Transcribe all of the data below verbatim, leaving out the picture.
== DATA SUPPLIED
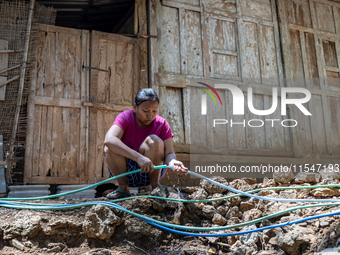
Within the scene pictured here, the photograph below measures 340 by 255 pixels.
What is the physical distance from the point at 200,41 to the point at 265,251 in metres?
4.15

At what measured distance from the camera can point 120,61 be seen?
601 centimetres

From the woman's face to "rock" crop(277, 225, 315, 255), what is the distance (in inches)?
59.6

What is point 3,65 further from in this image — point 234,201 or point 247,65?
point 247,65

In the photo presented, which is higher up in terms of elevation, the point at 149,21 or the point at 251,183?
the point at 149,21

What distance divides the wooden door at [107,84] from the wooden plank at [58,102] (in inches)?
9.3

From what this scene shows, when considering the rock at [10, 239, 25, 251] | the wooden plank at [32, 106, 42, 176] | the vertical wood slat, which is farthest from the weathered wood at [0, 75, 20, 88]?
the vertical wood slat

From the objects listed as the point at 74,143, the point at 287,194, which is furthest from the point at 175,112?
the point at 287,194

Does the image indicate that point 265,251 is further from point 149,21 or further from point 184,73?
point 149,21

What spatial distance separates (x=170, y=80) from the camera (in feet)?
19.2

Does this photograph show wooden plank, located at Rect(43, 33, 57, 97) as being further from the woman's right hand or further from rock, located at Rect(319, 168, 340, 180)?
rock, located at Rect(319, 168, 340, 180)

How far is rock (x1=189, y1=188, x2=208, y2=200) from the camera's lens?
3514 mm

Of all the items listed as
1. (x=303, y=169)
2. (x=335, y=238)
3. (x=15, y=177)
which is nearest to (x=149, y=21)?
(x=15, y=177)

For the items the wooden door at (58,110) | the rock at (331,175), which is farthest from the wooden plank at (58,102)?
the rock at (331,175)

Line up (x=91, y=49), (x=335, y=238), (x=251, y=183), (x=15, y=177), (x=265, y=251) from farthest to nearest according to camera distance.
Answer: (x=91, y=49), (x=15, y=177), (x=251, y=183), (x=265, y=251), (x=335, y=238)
====
> ANSWER TO THIS EXERCISE:
Within the scene pictured here, the photograph below measures 340 by 255 pixels.
What is the physical distance from the point at 200,41 to the point at 265,251 in metres?
4.15

At what measured distance from the camera can point 120,61 be seen?
601 centimetres

From the woman's face to "rock" crop(277, 225, 315, 255), what is the distance (in inches)?
59.6

What is point 3,65 further from in this image — point 234,201 or point 247,65?
point 247,65

In the photo presented, which is higher up in terms of elevation, the point at 149,21 or the point at 251,183?
the point at 149,21

What distance divides the wooden door at [107,84] from the wooden plank at [58,102] (in inches)?
9.3

From what this scene shows, when considering the rock at [10, 239, 25, 251] | the wooden plank at [32, 106, 42, 176] | the vertical wood slat, which is farthest from the weathered wood at [0, 75, 20, 88]?
the vertical wood slat

From the objects listed as the point at 74,143, the point at 287,194, which is furthest from the point at 175,112?
the point at 287,194

Does the image indicate that point 265,251 is further from point 149,21 or further from point 184,73?
point 149,21

What spatial distance separates (x=170, y=80) from the camera (in feet)?
19.2

Does this photograph show wooden plank, located at Rect(43, 33, 57, 97) as being further from the woman's right hand or further from rock, located at Rect(319, 168, 340, 180)?
rock, located at Rect(319, 168, 340, 180)

How far is rock (x1=189, y1=188, x2=208, y2=200) from the camera's lens?
3514 mm

Of all the items listed as
1. (x=303, y=169)
2. (x=335, y=238)
3. (x=15, y=177)
which is nearest to (x=149, y=21)?
(x=15, y=177)

For the items the wooden door at (58,110) | the rock at (331,175), which is farthest from the wooden plank at (58,102)?
the rock at (331,175)

Line up (x=91, y=49), (x=335, y=238), (x=251, y=183), (x=15, y=177), (x=265, y=251) from farthest to nearest according to camera distance.
Answer: (x=91, y=49), (x=15, y=177), (x=251, y=183), (x=265, y=251), (x=335, y=238)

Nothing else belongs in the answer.